Comment 7 Stephen Finucane 2020-03-06 15:48:17 UTC
Assuming this can be reproduced, can we get debug-level logs for libvirt also, please? You can follow the guide at [1] for more information.

[1] https://kashyapc.fedorapeople.org/Notes/docs/qemu-and-libvirt-docs/request-nova-libvirt-qemu-debug-logs.txt

Comment 10 Stephen Finucane 2020-03-27 11:27:36 UTC
What's the output of 'virt-host-validate'? Also, are you still able to run 'virsh list'? I can't see anything suspect in the libvirt logs provided yet.

Comment 11 Miguel Angel Nieto 2020-03-27 11:35:30 UTC
Stephen, I have not the setup now, next week i can configure the setup and allow you to access

Comment 12 Miguel Angel Nieto 2020-03-30 08:23:03 UTC
[heat-admin@compute-1 ~]$ virt-host-validate
  QEMU: Verificando for hardware virtualization                                 : PASA
  QEMU: Verificando if device /dev/kvm exists                                   : PASA
  QEMU: Verificando if device /dev/kvm is accessible                            : PASA
  QEMU: Verificando if device /dev/vhost-net exists                             : PASA
  QEMU: Verificando if device /dev/net/tun exists                               : PASA
  QEMU: Verificando for cgroup 'memory' controller support                      : PASA
  QEMU: Verificando for cgroup 'memory' controller mount-point                  : PASA
  QEMU: Verificando for cgroup 'cpu' controller support                         : PASA
  QEMU: Verificando for cgroup 'cpu' controller mount-point                     : PASA
  QEMU: Verificando for cgroup 'cpuacct' controller support                     : PASA
  QEMU: Verificando for cgroup 'cpuacct' controller mount-point                 : PASA
  QEMU: Verificando for cgroup 'cpuset' controller support                      : PASA
  QEMU: Verificando for cgroup 'cpuset' controller mount-point                  : PASA
  QEMU: Verificando for cgroup 'devices' controller support                     : PASA
  QEMU: Verificando for cgroup 'devices' controller mount-point                 : PASA
  QEMU: Verificando for cgroup 'blkio' controller support                       : PASA
  QEMU: Verificando for cgroup 'blkio' controller mount-point                   : PASA
  QEMU: Verificando for device assignment IOMMU support                         : PASA
  QEMU: Verificando if IOMMU is enabled by kernel                               : PASA
   LXC: Verificando Para Linux >= 2.6.26                                        : PASA
   LXC: Verificando for namespace ipc                                           : PASA
   LXC: Verificando for namespace mnt                                           : PASA
   LXC: Verificando for namespace pid                                           : PASA
   LXC: Verificando for namespace uts                                           : PASA
   LXC: Verificando for namespace net                                           : PASA
   LXC: Verificando for namespace user                                          : PASA
   LXC: Verificando for cgroup 'memory' controller support                      : PASA
   LXC: Verificando for cgroup 'memory' controller mount-point                  : PASA
   LXC: Verificando for cgroup 'cpu' controller support                         : PASA
   LXC: Verificando for cgroup 'cpu' controller mount-point                     : PASA
   LXC: Verificando for cgroup 'cpuacct' controller support                     : PASA
   LXC: Verificando for cgroup 'cpuacct' controller mount-point                 : PASA
   LXC: Verificando for cgroup 'cpuset' controller support                      : PASA
   LXC: Verificando for cgroup 'cpuset' controller mount-point                  : PASA
   LXC: Verificando for cgroup 'devices' controller support                     : PASA
   LXC: Verificando for cgroup 'devices' controller mount-point                 : PASA
   LXC: Verificando for cgroup 'blkio' controller support                       : PASA
   LXC: Verificando for cgroup 'blkio' controller mount-point                   : PASA
   LXC: Verificando if device /sys/fs/fuse/connections exists                   : FALLA (Load the 'fuse' module to enable /proc/ overrides)
++++++++
DESCRIPTION OF THE TASK —
Please answer these questions on the thread, one per line:
1. What kind of logs does Comment 7 ask for, and for which component?
2. On which host was 'virt-host-validate' run in Comment 12?
3. Which check in that output does not pass, and what does the output say to load?

Scene-based reasoning records:
++++++++
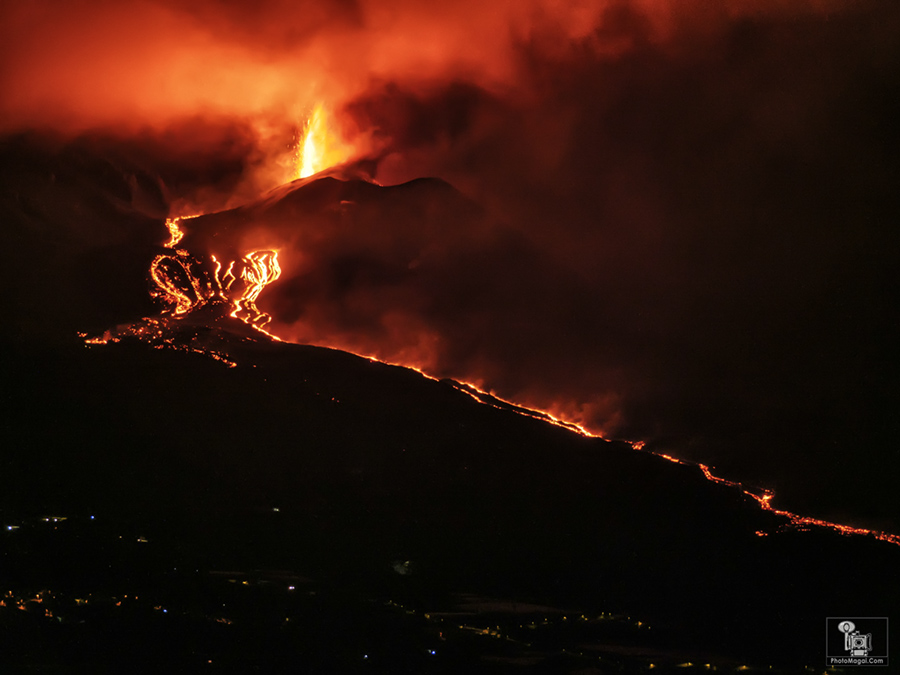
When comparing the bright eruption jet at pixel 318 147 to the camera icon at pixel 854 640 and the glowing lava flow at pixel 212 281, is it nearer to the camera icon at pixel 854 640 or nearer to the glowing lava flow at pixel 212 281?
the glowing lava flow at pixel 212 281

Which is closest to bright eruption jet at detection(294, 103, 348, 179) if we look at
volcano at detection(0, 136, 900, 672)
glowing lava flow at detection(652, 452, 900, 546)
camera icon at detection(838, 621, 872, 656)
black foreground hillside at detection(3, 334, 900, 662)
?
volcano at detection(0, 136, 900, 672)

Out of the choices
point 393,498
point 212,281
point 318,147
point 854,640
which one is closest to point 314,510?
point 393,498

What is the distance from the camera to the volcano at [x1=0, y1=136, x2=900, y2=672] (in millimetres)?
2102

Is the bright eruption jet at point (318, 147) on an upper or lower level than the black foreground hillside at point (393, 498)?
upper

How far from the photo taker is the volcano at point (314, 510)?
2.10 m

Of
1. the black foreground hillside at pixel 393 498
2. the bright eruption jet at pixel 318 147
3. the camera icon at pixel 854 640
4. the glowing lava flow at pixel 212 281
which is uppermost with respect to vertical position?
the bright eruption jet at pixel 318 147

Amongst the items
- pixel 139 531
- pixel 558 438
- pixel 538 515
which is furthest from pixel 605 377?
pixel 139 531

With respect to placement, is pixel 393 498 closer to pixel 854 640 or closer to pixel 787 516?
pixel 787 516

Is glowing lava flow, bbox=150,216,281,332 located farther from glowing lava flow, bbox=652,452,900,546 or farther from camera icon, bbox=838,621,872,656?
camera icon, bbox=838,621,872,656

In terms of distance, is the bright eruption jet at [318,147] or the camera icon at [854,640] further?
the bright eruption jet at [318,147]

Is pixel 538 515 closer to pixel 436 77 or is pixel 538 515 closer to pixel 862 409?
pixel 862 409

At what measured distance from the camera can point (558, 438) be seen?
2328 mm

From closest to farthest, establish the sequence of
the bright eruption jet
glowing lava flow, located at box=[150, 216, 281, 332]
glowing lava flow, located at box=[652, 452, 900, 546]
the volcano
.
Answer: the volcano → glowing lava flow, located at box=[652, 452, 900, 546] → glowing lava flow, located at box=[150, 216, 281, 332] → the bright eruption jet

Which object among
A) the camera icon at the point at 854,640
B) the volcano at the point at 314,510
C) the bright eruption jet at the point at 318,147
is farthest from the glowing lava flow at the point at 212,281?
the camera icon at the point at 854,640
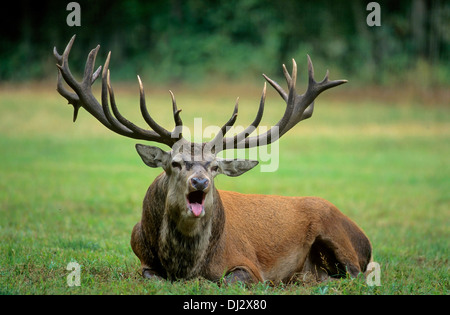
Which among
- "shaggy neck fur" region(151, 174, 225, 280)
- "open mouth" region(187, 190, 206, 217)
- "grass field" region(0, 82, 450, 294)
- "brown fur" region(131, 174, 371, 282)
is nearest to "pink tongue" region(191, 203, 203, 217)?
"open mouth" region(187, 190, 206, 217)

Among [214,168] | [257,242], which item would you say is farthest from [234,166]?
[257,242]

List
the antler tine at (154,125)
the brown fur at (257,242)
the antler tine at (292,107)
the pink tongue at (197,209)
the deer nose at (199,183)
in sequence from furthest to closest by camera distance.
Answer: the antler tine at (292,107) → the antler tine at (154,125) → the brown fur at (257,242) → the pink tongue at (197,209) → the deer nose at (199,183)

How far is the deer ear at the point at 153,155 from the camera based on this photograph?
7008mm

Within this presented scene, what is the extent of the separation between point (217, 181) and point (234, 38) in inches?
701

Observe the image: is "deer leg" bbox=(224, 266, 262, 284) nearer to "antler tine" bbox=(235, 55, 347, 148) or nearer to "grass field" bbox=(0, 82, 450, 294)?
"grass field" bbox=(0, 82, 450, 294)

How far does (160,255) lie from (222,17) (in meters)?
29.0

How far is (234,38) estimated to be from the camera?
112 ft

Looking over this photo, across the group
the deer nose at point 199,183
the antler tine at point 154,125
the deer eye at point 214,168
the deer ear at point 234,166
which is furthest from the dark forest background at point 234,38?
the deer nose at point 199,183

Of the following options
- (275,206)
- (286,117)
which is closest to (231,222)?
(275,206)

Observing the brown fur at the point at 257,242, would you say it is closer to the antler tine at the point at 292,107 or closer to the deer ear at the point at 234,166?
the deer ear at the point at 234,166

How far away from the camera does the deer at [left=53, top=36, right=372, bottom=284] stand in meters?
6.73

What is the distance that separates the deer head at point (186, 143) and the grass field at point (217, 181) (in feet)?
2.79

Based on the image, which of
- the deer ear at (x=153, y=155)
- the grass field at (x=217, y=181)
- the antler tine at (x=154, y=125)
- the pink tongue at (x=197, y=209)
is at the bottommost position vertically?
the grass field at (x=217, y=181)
++++++++
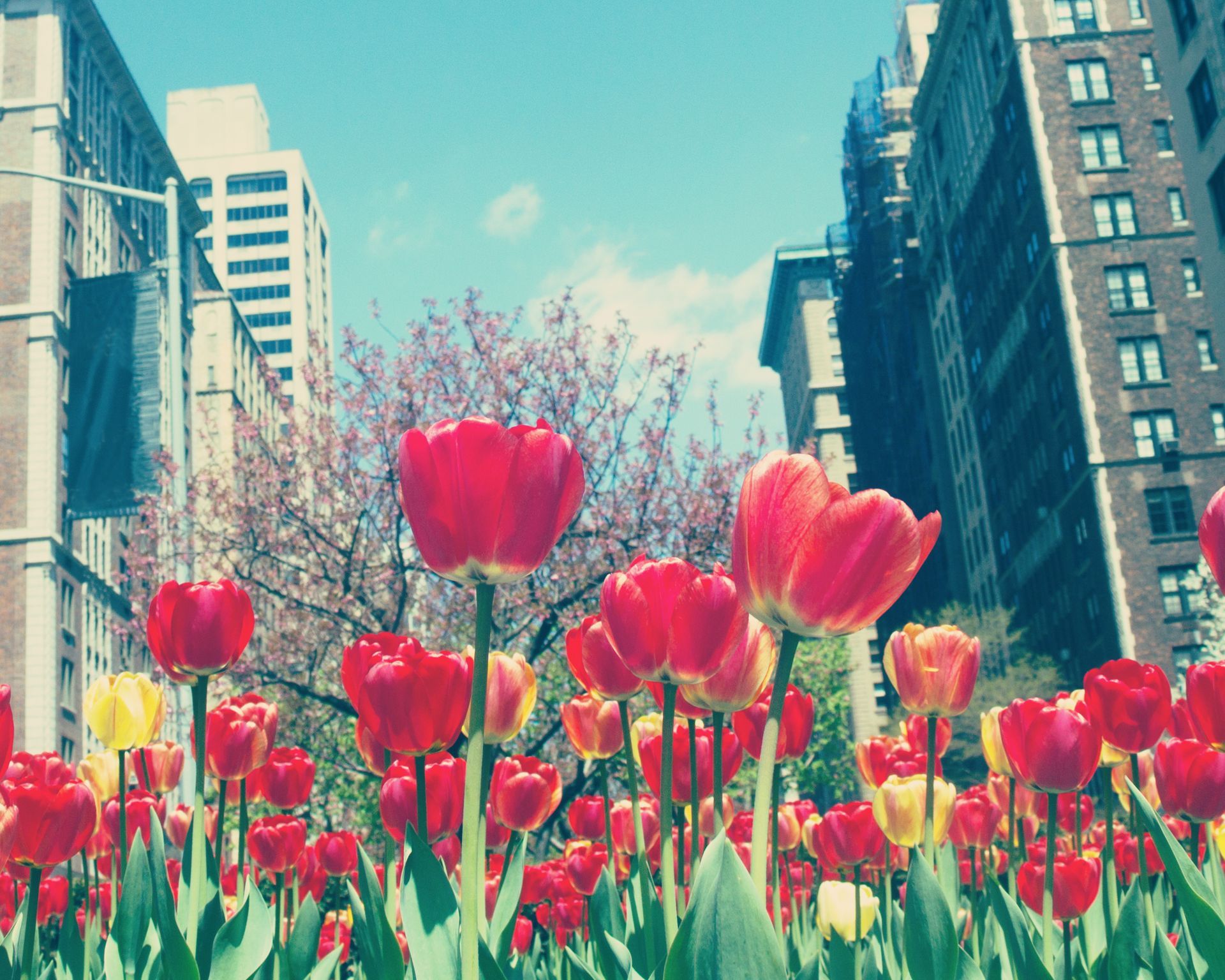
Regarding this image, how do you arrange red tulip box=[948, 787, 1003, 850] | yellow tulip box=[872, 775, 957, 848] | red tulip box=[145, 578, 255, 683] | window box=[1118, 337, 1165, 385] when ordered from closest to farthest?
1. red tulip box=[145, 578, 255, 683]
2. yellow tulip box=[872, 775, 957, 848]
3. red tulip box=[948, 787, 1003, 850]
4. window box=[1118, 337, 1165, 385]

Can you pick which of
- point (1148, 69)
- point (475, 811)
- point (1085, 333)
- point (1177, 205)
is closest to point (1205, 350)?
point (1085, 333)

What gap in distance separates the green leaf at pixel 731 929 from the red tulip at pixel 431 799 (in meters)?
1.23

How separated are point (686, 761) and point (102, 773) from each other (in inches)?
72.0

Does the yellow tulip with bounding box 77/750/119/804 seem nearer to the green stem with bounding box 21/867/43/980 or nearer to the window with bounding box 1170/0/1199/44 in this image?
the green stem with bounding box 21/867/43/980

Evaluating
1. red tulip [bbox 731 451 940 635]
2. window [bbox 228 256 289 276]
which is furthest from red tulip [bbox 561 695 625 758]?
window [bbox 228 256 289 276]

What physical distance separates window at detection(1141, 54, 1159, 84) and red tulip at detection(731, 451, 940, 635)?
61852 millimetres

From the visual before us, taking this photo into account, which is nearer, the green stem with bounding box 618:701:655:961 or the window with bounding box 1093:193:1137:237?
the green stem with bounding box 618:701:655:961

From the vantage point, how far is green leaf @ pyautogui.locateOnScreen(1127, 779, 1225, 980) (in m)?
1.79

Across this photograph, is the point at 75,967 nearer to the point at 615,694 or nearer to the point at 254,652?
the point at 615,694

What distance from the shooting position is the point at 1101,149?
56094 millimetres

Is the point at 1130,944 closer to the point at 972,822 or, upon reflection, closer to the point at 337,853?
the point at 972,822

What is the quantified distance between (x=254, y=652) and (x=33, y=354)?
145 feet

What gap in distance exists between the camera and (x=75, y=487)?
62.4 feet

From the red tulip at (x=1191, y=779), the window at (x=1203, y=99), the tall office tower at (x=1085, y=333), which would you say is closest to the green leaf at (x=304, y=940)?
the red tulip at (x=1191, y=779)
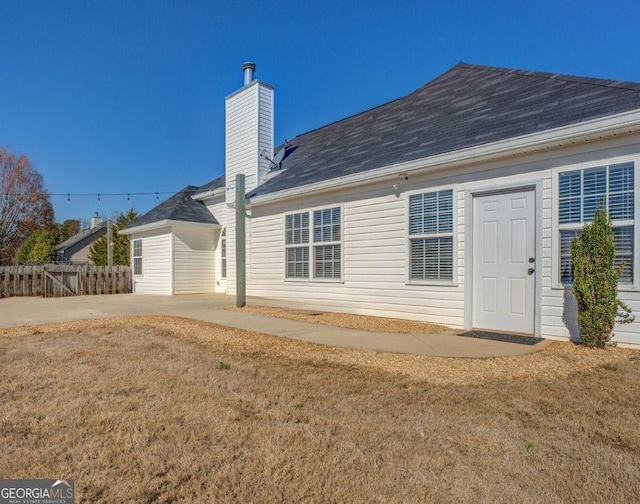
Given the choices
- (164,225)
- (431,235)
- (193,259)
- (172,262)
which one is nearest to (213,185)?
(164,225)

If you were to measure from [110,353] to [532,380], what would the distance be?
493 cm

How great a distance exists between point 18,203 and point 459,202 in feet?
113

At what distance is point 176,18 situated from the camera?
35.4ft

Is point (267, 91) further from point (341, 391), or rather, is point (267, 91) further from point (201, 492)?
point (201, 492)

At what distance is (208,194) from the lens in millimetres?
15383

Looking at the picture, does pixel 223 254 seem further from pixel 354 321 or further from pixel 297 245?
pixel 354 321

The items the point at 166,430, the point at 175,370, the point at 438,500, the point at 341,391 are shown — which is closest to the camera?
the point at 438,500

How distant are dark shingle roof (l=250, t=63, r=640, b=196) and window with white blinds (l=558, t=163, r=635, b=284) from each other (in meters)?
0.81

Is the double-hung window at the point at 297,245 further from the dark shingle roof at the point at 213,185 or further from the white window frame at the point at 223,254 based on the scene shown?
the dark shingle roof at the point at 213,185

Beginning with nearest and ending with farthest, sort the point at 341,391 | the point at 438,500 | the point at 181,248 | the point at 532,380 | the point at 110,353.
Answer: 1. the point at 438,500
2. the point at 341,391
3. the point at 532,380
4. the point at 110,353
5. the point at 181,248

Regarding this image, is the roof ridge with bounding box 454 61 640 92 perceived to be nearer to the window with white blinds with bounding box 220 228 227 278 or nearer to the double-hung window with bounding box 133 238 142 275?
++++++++
OUTPUT OF THE EXERCISE —
1. Debug-level logs for libvirt.
2. compute-1.
3. The check for whether the device /sys/fs/fuse/connections exists; it says to load the 'fuse' module to enable /proc/ overrides.